Amid all the current hullabaloo, Monsanto finalized its acquisition by Bayer AG, the German pharmaceutical giant, for $66 billion. Bayer will add a considerable amount of legislative strength to Monsanto’s coming appeal of the jury’s decision in the Lee case. They have cited more than 800 studies and reviews that counter the IARC carcinogenic designation for glyphosate and are pushing forward even as the California Supreme Court ruled against its appeal to remove the IARC as Prop. 65’s list of carcinogenic record.

Robert Kennedy and his fellow attorneys remain confident. “During the pretrial, Judge Bolanos ruled heavily in favor of Monsanto, and we couldn’t show 80 percent of the evidence we came armed with.” It’s this conservativism that Kennedy believes will work against Monsanto in the long-run as an appeal will be more difficult to secure. And soon, Bayer will have to contend with additional lawsuits. “We have about half a dozen cases already scheduled to go in St. Louis,” Kennedy says. “One case we think will go very early in Montana, and one that we expect to go quickly in Oakland.”

“Imagine if more cases are ruled against Monsanto,” Andrew Behar, the CEO of As You Sow, a non-profit that promotes sustainable corporate behavior through shareholder action, tells Playboy. “It could bankrupt Bayer. Heads have to be rolling there.”

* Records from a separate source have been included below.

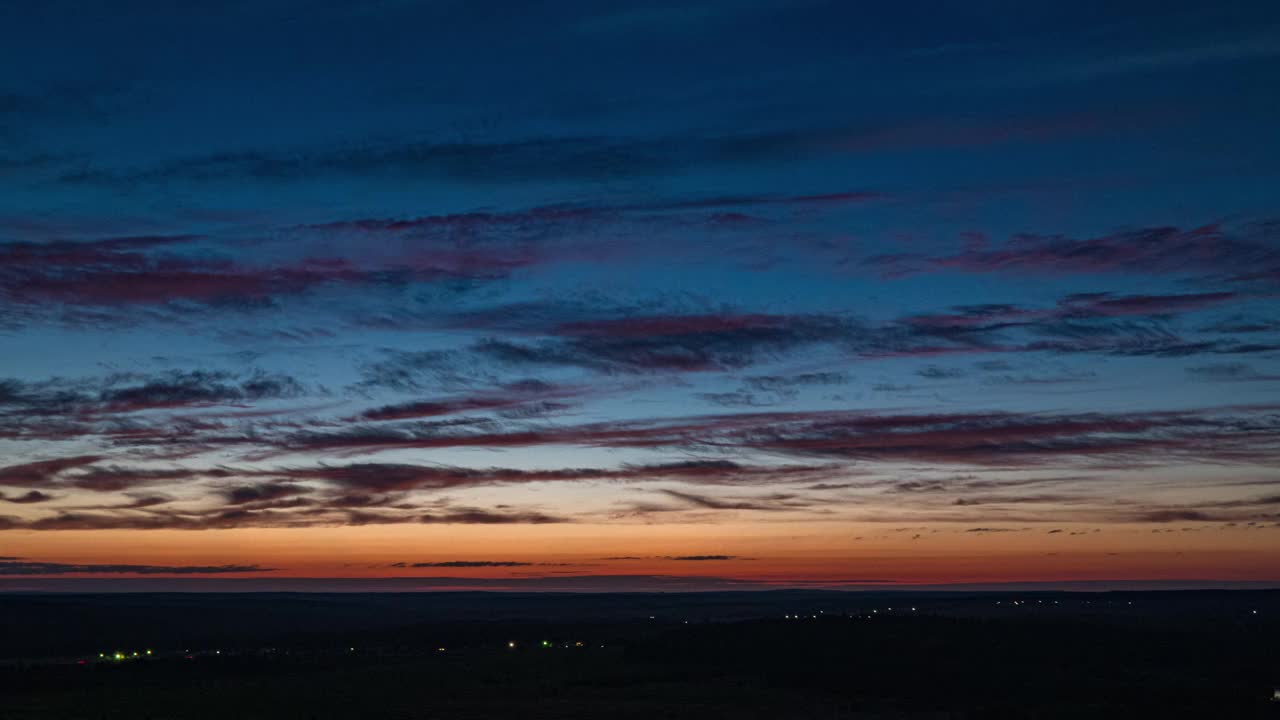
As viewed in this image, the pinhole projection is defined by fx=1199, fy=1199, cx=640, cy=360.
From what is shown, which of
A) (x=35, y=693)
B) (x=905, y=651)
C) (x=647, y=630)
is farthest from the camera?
(x=647, y=630)

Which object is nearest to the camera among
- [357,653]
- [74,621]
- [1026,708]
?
[1026,708]

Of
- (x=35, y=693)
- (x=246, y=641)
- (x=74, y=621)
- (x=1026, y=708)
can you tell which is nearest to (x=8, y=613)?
(x=74, y=621)

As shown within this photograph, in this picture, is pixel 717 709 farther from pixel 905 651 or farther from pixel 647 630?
pixel 647 630

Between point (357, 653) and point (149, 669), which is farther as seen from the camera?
point (357, 653)

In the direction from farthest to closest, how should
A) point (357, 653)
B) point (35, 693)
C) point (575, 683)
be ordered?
point (357, 653)
point (575, 683)
point (35, 693)

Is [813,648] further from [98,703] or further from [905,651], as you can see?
[98,703]

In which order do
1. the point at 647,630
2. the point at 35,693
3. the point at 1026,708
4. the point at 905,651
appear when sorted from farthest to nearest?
the point at 647,630, the point at 905,651, the point at 35,693, the point at 1026,708

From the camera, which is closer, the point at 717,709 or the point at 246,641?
the point at 717,709

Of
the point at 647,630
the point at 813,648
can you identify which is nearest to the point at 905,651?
the point at 813,648

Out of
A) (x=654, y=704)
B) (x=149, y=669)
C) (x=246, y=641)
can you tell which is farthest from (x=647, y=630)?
(x=654, y=704)
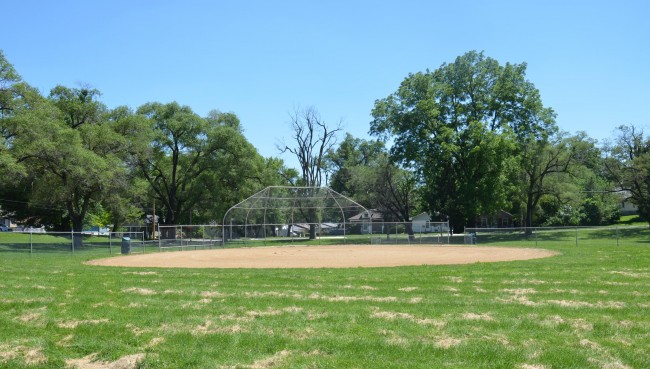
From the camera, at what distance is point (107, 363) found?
295 inches

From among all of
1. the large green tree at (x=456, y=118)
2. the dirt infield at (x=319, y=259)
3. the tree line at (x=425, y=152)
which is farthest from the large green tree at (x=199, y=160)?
the dirt infield at (x=319, y=259)

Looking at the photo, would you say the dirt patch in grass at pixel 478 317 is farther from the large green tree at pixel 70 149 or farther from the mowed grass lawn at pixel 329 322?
the large green tree at pixel 70 149

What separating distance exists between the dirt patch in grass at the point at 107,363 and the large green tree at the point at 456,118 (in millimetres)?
46486

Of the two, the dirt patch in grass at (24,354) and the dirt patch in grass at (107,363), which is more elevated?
the dirt patch in grass at (24,354)

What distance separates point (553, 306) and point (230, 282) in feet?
28.5

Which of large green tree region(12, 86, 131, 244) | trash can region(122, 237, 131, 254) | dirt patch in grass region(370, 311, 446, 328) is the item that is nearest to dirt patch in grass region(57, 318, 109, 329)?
dirt patch in grass region(370, 311, 446, 328)

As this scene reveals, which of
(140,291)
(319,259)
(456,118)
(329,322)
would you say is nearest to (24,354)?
(329,322)

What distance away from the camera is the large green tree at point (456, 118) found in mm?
53062

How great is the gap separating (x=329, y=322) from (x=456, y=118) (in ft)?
162

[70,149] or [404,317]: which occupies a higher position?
[70,149]

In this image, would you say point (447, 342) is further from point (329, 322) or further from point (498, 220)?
point (498, 220)

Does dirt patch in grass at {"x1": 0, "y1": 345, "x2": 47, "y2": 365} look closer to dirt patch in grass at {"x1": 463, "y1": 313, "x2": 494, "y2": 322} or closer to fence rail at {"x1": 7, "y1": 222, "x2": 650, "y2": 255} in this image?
dirt patch in grass at {"x1": 463, "y1": 313, "x2": 494, "y2": 322}

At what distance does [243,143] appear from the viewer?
5209 centimetres

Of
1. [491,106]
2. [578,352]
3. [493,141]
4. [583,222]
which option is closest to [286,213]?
[493,141]
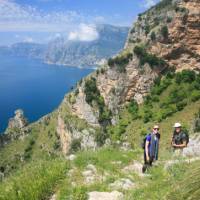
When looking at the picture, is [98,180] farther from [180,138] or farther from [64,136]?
[64,136]

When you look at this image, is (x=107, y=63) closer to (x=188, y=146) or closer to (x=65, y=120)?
(x=65, y=120)

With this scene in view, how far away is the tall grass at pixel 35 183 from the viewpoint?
1269cm

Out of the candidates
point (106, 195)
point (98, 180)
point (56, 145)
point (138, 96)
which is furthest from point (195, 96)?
point (106, 195)

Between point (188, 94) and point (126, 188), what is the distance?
7054cm

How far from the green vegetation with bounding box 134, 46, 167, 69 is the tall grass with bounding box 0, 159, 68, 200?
8009 cm

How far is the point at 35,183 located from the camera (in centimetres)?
1309

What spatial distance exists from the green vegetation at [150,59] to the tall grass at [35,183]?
263ft

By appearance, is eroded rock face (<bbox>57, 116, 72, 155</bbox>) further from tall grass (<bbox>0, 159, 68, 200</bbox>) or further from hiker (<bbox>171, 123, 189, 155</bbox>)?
tall grass (<bbox>0, 159, 68, 200</bbox>)

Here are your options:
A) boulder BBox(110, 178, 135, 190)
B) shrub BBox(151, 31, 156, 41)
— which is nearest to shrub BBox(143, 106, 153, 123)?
shrub BBox(151, 31, 156, 41)

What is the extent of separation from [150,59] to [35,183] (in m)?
82.8

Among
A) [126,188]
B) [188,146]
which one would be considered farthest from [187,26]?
[126,188]

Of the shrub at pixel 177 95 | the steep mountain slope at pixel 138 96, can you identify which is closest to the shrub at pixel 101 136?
the steep mountain slope at pixel 138 96

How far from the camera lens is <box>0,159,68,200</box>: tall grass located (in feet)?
41.6

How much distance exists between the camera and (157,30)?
313 ft
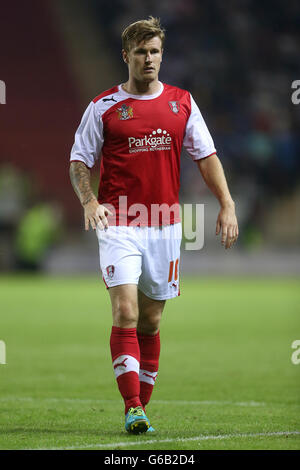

Bayer declined to be interviewed for this story but pointed me to a report on the Benefits and Safety of Glyphosate and a blog post by Scott Partridge, a vice president at Monsanto, on why the verdict was incorrect. Three days after the verdict, Werner Baumann, the CEO of Bayer, told investors that glyphosate remains the future of Bayer. “Despite the August 10 verdict, nothing has changed concerning our strategy, the attractive synergy potential, and longer-term growth” Bayer sees in the Monsanto acquisition. His conviction runs counter to the 31 percent decline in Bayer's share price since the verdict was announced.